In [1]:
import datetime

from IPython.display import display
import matplotlib.pyplot as plt
import numpy as np
import pandas as pd


TITLE = 'Title'
PRODUCT_CODE = 'ASIN/ISBN (Product Code)'
CATEGORY = 'Category'

In [2]:
products_table_fpath = './preprocessed/products_table.csv'
products_table = pd.read_csv(products_table_fpath, index_col=0)
products_table.head()

Unnamed: 0_level_0,purchasers,Category,Title
ASIN/ISBN (Product Code),Unnamed: 1_level_1,Unnamed: 2_level_1,Unnamed: 3_level_1
B00IX1I3G6,1157,GIFT_CARD,Amazon.com Gift Card Balance Reload
B086KKT3RX,875,ABIS_GIFT_CARD,Amazon Reload
B07PCMWTSG,543,GIFT_CARD,Amazon.com eGift Card
B004LLIKVU,467,GIFT_CARD,Amazon.com eGift Card
B07FZ8S74R,377,DIGITAL_DEVICE_3,"Echo Dot (3rd Gen, 2018 release) - Smart speak..."


## Handle the books

criteria:
- Category is ABIS_BOOK and

- have ISBNs: https://en.wikipedia.org/wiki/ISBN

I verified that products with ISBNs that are not books had fewer than 50 purchasers. There are some very badly categorized items.

In [3]:
def is_isbn(pcode):
    pcode = str(pcode)
    if (len(pcode) < 9) or (len(pcode) > 13):
        return False
    # Sometimes ISBNs end in X
    if pcode.upper().endswith('X'):
        pcode = pcode[:-1]
    try:
        int(pcode)
        return True
    except Exception as e:
        return False

In [4]:
books_table = products_table[products_table.index.map(is_isbn)==True]
print('%s products in the books table' % len(books_table))
print('%s categories in the books table' % books_table[CATEGORY].nunique())

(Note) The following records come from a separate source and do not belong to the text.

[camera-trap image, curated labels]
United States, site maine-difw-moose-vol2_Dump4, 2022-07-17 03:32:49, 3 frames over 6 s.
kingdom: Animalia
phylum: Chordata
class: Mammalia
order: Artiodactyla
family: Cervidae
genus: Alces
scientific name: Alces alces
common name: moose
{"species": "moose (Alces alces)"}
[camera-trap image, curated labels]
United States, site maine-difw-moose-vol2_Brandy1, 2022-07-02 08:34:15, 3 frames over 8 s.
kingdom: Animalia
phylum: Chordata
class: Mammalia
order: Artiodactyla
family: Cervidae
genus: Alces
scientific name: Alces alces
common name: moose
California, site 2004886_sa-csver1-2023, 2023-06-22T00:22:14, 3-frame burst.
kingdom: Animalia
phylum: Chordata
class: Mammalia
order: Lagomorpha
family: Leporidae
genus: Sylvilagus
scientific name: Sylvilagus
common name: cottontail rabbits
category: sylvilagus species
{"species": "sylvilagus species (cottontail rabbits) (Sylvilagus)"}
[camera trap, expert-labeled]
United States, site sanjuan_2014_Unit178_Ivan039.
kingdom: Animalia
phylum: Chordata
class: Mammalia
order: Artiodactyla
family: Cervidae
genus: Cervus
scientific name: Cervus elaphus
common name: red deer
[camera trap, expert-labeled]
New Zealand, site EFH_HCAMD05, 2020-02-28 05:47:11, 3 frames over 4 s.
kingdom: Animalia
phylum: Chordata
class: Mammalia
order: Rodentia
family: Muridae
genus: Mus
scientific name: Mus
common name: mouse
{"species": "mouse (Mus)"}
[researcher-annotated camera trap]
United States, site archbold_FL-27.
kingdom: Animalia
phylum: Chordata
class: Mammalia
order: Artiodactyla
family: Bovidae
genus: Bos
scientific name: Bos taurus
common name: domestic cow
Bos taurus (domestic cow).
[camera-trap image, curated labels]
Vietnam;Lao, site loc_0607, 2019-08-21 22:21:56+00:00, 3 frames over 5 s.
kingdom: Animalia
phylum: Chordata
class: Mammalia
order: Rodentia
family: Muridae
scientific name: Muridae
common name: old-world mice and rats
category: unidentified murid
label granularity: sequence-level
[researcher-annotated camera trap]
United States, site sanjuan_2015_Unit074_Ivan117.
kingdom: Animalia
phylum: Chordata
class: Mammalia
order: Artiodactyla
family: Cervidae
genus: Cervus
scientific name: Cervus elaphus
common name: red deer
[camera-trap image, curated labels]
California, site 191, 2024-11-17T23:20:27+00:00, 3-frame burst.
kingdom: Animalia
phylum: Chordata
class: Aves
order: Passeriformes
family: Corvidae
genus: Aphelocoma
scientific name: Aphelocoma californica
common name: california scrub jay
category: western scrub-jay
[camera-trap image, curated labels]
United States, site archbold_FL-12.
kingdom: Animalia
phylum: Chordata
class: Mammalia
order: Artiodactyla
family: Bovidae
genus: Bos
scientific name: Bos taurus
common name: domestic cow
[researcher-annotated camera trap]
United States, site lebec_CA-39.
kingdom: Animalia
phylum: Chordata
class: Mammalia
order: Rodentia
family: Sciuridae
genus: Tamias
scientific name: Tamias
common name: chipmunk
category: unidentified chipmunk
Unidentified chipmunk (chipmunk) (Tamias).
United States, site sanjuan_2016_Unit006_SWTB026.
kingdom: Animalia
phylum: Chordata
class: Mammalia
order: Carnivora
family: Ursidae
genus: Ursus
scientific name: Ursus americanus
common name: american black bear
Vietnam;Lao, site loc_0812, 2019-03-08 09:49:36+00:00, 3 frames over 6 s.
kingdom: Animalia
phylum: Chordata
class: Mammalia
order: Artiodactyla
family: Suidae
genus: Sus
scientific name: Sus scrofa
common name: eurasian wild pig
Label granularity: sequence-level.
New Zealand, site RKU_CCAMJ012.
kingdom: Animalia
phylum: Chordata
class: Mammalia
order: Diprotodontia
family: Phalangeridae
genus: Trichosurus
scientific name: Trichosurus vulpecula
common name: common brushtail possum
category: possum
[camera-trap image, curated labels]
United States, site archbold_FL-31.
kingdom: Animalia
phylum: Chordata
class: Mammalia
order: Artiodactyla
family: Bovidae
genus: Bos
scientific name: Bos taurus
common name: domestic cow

59113 products in the books table
184 categories in the books table


In [5]:
books_table.head()

Unnamed: 0_level_0,purchasers,Category,Title
ASIN/ISBN (Product Code),Unnamed: 1_level_1,Unnamed: 2_level_1,Unnamed: 3_level_1
143127748,65,ABIS_BOOK,"The Body Keeps the Score: Brain, Mind, and Bod..."
1524763136,63,ABIS_BOOK,Becoming
735211299,59,ABIS_BOOK,Atomic Habits: An Easy & Proven Way to Build G...
786965606,52,TABLETOP_GAME,D&D Player’s Handbook (Dungeons & Dragons Core...
1501110365,51,ABIS_BOOK,It Ends with Us: A Novel (1)


## Rate limiting

- 1000 total requests allowed per day
- 100 requests per minute

In [6]:
print('API KEY:')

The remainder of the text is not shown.